EMPOWERMENT and establishing successful black commercial farmers remain important goals for the mohair industry.

The Mohair Empowerment Trust has shifted its focus to empowering individual black farmers, while still offering training to farm workers and emerging farmers.

This was the message from Mohair Empowerment Trust chairman AB Hobson at the SA Mohair Growers' Association (Samga) congress in Port Elizabeth yesterday.

Hobson said the trust was involved with two training centres, two communal projects and 13 black commercial farming projects.

However, the focus of the trust had shifted to establishing successful black commercial farmers, so limiting the scope to single beneficiaries who receive focused mentorship, goats and support on existing BEE farm land.

Samga general manager Justin Coetzee said the association did not want to create a culture of handouts and therefore the farmers would pay back the cost of the goats over a five-year period, after which the animals would belong to the farmers.

The funding the trust would receive for these animals would be invested back into buying the next beneficiary's livestock, Coetzee said. Trust development officer Bongani Ndhlovu said he was looking forward 15 years when commercial and emerging farmers would farm next to each other as a team.

Pro-Agri chairman Charl Senekal, who gave the opening address at the Samga congress and set the transformation tone early on, said training and developmental work were vital to sustainable farming and the future.

Senekal, one of the biggest private-sector farmers in the country, farms sugar in KwaZulu-Natal and employs 1200 workers.
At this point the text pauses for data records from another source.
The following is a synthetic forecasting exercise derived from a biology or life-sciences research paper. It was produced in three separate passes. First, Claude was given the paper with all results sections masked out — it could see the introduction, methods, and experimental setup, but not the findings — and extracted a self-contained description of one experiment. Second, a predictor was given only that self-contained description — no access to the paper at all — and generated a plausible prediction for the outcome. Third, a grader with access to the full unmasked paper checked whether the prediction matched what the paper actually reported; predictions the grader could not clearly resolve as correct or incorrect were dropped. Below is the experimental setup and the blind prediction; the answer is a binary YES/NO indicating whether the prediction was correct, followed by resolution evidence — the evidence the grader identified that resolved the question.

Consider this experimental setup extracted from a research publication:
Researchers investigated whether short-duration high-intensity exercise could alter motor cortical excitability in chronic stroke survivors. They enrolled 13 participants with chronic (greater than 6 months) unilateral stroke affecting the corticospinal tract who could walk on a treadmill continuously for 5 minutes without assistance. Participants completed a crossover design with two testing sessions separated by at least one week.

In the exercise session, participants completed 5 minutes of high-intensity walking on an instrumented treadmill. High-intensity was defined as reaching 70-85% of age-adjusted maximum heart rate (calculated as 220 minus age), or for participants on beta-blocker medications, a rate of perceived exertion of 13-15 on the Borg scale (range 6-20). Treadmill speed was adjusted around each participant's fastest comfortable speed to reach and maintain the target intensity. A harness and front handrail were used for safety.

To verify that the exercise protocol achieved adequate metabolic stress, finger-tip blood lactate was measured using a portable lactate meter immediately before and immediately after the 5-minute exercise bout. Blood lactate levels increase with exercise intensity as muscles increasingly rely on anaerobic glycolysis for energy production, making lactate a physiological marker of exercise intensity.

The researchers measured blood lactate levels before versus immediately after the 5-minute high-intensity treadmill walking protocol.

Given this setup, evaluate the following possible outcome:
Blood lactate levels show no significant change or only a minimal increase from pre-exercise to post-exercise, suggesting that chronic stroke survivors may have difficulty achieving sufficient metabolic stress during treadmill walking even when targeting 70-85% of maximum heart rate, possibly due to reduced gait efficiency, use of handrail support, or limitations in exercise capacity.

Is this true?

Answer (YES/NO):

He believes that by providing adequate training, farmers will ensure that the workers they employ are worth paying high wages.

In the Pongolo district where he farms, there are several successful, small-scale black commercial farmers and they not only improve productivity in the sector, but help the country as a whole.

Senekal said commercial farmers should not see the government as an enemy, and vice-versa. "We need to work on this relationship."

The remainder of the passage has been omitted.